Major League Baseball Commissioner Rob Manfred
Major League Baseball Commissioner Rob Manfred / Win McNamee/Getty Images

Does Rob Manfred even like baseball? It's bizarre thing indeed to ponder given that he's the MLB Commissioner, but given recent returns, it's actually worth asking. Because of the league and its owners' consistent demands for more and more financial concessions from players in order to start the long-delayed 2020 regular season, the idea that fans will be able to see actual games any time soon increasingly feels like a pipe dream.

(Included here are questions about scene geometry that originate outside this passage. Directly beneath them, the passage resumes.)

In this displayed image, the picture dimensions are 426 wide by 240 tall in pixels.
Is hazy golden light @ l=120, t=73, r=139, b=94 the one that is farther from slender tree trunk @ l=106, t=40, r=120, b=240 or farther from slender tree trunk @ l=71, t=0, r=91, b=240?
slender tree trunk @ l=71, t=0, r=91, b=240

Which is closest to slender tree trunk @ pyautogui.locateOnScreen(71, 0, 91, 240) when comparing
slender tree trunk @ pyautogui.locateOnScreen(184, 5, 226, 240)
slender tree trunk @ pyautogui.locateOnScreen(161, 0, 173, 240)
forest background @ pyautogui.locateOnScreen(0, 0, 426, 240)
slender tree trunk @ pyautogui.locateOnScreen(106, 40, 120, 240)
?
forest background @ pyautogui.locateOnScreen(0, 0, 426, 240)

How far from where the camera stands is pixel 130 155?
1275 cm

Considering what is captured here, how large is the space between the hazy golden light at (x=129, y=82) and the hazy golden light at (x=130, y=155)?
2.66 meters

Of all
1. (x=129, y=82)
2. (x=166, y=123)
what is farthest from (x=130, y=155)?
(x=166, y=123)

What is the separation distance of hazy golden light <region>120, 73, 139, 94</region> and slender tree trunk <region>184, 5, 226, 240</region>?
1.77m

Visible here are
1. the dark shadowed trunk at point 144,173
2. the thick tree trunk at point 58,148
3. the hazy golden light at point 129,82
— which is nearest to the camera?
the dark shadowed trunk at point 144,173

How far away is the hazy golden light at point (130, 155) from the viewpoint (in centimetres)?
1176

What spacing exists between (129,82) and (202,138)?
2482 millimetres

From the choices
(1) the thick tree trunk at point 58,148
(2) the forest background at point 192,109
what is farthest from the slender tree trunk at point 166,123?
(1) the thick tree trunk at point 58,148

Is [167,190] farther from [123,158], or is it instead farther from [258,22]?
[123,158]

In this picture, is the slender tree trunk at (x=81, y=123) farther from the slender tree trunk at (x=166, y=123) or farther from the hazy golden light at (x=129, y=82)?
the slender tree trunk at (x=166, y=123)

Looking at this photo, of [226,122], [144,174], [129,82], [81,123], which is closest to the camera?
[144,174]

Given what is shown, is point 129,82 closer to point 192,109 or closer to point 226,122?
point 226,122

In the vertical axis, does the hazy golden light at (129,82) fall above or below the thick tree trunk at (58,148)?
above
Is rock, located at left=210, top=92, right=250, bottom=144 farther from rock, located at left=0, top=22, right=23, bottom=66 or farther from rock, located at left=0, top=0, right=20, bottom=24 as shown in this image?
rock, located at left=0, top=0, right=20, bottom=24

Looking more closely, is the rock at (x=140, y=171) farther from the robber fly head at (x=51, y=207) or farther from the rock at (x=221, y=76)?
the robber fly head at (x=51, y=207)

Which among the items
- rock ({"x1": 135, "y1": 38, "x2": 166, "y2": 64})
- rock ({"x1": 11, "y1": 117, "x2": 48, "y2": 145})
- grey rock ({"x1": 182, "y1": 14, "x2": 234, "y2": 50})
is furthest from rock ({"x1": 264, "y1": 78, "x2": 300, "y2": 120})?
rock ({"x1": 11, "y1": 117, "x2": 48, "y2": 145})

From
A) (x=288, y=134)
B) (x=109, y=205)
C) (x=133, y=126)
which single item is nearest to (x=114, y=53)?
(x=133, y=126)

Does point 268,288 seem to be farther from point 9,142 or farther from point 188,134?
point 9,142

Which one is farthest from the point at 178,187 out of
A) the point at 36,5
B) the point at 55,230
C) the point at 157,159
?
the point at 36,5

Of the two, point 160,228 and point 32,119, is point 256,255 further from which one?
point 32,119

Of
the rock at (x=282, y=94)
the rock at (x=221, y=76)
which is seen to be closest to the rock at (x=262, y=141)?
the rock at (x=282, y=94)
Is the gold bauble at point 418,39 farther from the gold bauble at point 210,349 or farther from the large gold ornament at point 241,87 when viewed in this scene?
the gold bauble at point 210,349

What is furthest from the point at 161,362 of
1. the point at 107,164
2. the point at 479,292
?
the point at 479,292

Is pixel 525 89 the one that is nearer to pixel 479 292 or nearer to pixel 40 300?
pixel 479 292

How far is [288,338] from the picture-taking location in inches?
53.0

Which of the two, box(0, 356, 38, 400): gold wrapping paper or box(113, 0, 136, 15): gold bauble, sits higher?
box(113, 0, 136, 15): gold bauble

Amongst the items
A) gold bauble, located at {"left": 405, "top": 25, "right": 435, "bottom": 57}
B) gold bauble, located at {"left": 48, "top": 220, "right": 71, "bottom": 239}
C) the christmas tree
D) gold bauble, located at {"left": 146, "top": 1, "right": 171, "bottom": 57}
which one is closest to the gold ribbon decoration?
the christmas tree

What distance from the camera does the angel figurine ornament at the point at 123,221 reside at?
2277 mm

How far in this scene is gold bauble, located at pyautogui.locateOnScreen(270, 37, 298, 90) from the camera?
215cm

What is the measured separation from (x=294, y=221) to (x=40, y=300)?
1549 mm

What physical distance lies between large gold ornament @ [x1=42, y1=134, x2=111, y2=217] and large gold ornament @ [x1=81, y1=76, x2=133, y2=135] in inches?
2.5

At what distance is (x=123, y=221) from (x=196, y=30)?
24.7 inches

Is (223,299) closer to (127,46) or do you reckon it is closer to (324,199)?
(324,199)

The players want to play, and they're not negotiating in bad faith. Unfortunately, their latest proposal, which includes an 89-game regular season, is effectively dead on arrival in Manfred's eyes.

Have we actually made any progress here compared to where we were by the end of March? The owners and the MLBPA remain painfully far apart as to not just the length of the season, but also revenue sharing and player salary adjustments. There's no indication that the union's new roadmap has moved the ball forward at all.

That's on Manfred and the owners, whose own proposals have generally inflamed the state of negotiations and been met with nothing less than ire by the players on a consistent basis.

At a certain point, we're just running out of time to figure out how to play games. 162 is out the window. So is 100. Before long, a half-season in the neighborhood of 80 games will be off the table, too.

Baseball fans need a miracle, full stop. And it's not clear that Rob Manfred or the owners he represents are terribly motivated to find one.